CloudSpring | Cloud Slice: Amazon Glacier

Amazon Glacier is a storage service launched by Amazon last month. In this edition of Cloud Slice, we will go through basics of Amazon Glacier.

When to use Amazon Glacier?

Amazon Glacier is meant for data that you want to store but you don’t need to access frequently. You don’t want to loose the data, but at the same time it should be accessible to you reliably when you need. Moreover if slower speed of data retrieval is not a concern, then Amazon Glacier is a perfect choice for archiving your data.

Frequency of retrieval is also an important factor to consider. Amazon has capped frequency and the amount of data you can retrieve without any fee to a percentage of your data volume. In short the total cost is combination of storage cost and cost of retrieval over and above free retrieval quota.

How does Amazon Glacier work?

Before we go into details let’s understand the terminology used. At highest level, data is separated by “Vaults”. A vault can have archive files and archive itself might be a single large file or combination of multiple files. Security permissions and notifications can be set on vault.

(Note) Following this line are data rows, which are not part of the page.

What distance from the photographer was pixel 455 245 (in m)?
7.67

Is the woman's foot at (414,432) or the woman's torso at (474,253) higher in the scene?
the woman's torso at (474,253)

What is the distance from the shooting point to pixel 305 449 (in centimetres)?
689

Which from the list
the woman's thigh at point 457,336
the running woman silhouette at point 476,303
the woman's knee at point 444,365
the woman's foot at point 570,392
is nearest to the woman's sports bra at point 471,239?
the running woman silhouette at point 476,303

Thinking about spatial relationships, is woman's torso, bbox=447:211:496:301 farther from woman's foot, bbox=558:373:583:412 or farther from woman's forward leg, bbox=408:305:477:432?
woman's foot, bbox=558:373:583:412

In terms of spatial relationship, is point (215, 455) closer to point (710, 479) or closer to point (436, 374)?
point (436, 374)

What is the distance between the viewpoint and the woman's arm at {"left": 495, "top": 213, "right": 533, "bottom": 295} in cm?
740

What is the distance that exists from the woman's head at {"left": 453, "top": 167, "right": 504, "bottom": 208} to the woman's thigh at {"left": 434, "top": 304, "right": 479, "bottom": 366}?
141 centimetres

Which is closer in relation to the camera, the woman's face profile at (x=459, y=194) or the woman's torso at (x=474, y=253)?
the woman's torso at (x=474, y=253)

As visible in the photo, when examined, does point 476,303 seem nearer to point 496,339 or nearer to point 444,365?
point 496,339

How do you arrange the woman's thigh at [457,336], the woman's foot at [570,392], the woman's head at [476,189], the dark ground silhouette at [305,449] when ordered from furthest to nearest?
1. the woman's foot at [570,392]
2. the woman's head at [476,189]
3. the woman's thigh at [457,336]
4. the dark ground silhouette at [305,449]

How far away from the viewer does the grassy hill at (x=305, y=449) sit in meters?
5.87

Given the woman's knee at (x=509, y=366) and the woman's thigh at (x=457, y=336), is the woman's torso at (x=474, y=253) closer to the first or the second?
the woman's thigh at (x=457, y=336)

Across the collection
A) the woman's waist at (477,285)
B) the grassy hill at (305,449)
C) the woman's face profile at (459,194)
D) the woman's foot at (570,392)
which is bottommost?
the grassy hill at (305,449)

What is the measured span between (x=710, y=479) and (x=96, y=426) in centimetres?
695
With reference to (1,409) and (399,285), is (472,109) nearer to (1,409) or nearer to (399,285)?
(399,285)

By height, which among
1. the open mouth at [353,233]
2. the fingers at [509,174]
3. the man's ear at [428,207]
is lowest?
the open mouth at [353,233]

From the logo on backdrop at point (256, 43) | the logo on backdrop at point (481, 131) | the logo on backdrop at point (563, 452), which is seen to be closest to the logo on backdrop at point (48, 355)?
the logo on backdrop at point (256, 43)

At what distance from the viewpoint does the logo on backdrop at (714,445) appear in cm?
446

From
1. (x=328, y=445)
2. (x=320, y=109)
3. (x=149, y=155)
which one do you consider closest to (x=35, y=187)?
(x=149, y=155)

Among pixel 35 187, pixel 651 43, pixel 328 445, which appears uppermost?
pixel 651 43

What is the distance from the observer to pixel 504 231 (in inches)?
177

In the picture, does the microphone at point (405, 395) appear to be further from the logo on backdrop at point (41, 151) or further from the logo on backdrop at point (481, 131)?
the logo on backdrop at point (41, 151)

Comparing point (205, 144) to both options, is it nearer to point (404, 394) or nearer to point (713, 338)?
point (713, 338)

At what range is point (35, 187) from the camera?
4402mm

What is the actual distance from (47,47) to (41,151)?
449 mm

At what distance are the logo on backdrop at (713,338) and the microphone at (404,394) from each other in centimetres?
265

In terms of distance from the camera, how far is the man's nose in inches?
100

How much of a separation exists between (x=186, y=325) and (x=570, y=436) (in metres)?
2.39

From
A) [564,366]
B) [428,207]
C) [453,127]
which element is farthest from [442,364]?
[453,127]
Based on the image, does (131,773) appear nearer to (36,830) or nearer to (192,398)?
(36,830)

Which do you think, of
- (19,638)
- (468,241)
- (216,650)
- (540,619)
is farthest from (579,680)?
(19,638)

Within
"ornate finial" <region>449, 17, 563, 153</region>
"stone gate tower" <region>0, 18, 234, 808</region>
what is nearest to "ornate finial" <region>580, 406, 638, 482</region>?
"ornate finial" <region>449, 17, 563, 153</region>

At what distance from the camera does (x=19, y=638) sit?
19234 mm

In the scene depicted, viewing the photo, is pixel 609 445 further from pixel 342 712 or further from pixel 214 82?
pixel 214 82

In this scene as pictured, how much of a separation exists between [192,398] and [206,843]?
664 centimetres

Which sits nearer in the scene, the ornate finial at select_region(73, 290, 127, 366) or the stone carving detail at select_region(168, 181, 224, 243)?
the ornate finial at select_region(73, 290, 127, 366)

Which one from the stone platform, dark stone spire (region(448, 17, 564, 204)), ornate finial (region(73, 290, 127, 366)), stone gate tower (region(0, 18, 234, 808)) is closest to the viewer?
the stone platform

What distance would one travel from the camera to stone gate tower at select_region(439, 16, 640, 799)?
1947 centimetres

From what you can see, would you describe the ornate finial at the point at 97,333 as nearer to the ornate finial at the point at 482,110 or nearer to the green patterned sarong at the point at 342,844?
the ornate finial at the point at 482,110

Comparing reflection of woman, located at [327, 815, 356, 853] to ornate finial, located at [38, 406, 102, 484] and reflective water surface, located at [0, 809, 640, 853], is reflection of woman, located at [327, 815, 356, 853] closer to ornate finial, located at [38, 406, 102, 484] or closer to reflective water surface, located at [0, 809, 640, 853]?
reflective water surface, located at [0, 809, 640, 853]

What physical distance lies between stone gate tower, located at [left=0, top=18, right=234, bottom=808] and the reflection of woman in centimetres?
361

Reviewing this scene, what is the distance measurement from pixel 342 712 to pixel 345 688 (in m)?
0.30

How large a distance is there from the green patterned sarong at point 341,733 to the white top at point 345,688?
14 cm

Uploading and downloading data

Vaults can be created in AWS management console, but uploading and retrieving data can be done only through APIs. For upload larger than 100MB multi-part is suggested as a reliable operation. For retrieving the data, you make a request, which will create a retrieval job. The job is typically done in 3-5 hours, after which the data is available for download up to 24 hours. You can check the status of job using API or can be notified using notification. For moving large amounts of data, AWS Import/Export is a better option. AWS Import/Export bypasses internet and upload data directly to Amazon cloud and can be cost effective for large amounts of data.

Conclusion

Amazon Glacier is a reliable and secure storage service for data that needs to be archived and needs to be retrieved at leisure and rather infrequently. It frees you up from maintaining the servers and associated costs in security and backups.